L'entreprise allemande de courrier express attend une réponse ferme et définitive sur son avenir dans l'aéroport de Zaventem à Bruxelles la semaine prochaine. "Au départ, nous attendions une réponse le 1er septembre 2004, et elle tarde à venir", explique Xavier de Buck, le directeur commercial de DHL.

Les deux gouvernements locaux s'opposent sur les bénéfices d'une telle extension. Les autorités flamandes, qui administrent le territoire sur lequel se trouve l'aéroport, mettent en avant la création des emplois impliquée par cette hausse de l'activité de DHL. D'ici 2012, l'entreprise table sur une progression de 3.000 tonnes de colis par nuit contre 1.000 tonnes actuellement traitées. Ce plan de développement s'inscrit dans un contexte de croissance du marché mais aussi dans le cadre de la restructuration de DHL qui a racheté plusieurs sociétés comme Danzas et Ducros en France. Toutefois, ce projet nécessite un surcroît des vols de nuit et le gouvernement régional de Bruxelles s'y oppose.

La capitale subit en effet la majorité des nuisances sonores de l'aéroport. La limite autorisée des vols la nuit est de 25.000 par an. Il s'en effectue 21.000 actuellement dont 13.500 en faveur de DHL. Et la société prévoit de passer à 22.100 vols d'ici à huit ans.

Faut-il privilégier les bénéfices économiques ou environnementaux? Une bataille de chiffres fait rage, certains semblant farfelus. DHL ne s'est pas avancé sur le nombre d'emplois qu'elle compte créer, mais le Premier ministre belge, le flamand Guy Verhofstadt, table au moins sur 1.400 emplois directs sans compter quelques milliers de postes indirects. La compagnie de l'aéroport international de Bruxelles (Biac) évoquent même 9.600 emplois en 2012. Certains experts ont toutefois observé que ce chiffre ne prenait pas en compte les gains de productivité de DHL.

Même si Guy Vershofstadt partage les préoccupations économiques des autorités flamandes, dans les couloirs du ministère, on se demande si l'impact économique est réellement aussi important. D'autant plus que le coût environnemental, qui comprend notamment le financement de l'isolation des riverains, s'élèverait à 6,5 milliards d'euros selon les associations. Un retrait de DHL serait néanmoins préjudiciable à l'économie belge. Selon une étude sur l'impact économique de l'aéroport de Zaventem, réalisée en septembre 2003 par Bruno van Pottelsberghe, professeur à l'université libre de Bruxelles, DHL apporte une valeur ajoutée directe de 300 millions d'euros par an et une valeur indirecte de plus de 100 millions. Il estime que la création éventuelle de 1.000 postes issus de l'intensification de l'activité de DHL permettrait une hausse de 500 à 1000 emplois indirects. "Les autorités ont un choix de société à faire. Mais d'un point de vue économique et social, une délocalisation de DHL serait une catastrophe", explique Bruno van Pottelsberghe.

Le gouvernement fédéral, qui ne peut s'engager sans l'accord des entités fédérées, a proposé un compromis. DHL obtiendrait gain de cause contre son engagement d'investir dans une flotte moins bruyante, en particulier en remplaçant les MD11 que les autorités jugent très bruyants. "Nous utilisons ces MD11 pour des vols intercontinentaux et ce sont les avions les plus silencieux dans leur catégorie", rassure Xavier de Buck.
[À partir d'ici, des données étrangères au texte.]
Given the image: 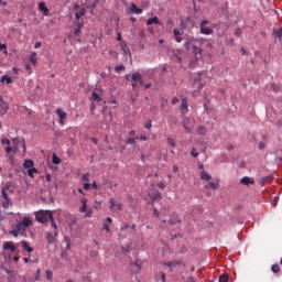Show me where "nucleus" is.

Le directeur commercial affirme que DHL a déjà investi plus d'un milliard d'euros entre 1999 et 2003 dans la modernisation de sa flotte. Elle a notamment acquis 34 Boeing 757 engendrant encore moins de nuisances sonores. "Nous allons poursuivre nos efforts mais nous ne pouvons promettre d'acheter des avions dont la conception n'est pas terminée et qui ne seront pas mis sur le marché avant plusieurs années simplement parce que le constructeur affirme qu'ils sont moins bruyants", a-t-il ajouté en réponse à une demande du gouvernement fédéral.

Celui-ci a demandé à l'entreprise de se s'engager à acquérir des B777, un modèle prévu pour le courant de l'année 2009. Si la demande de DHL est rejetée, elle pourrait se délocaliser et créer son grand centre européen à Leipzig en Allemagne ou à Vatry en France, les deux autres sites que la société a retenu aprè une enquête auprès d'une vingtaine d'aéroports européens.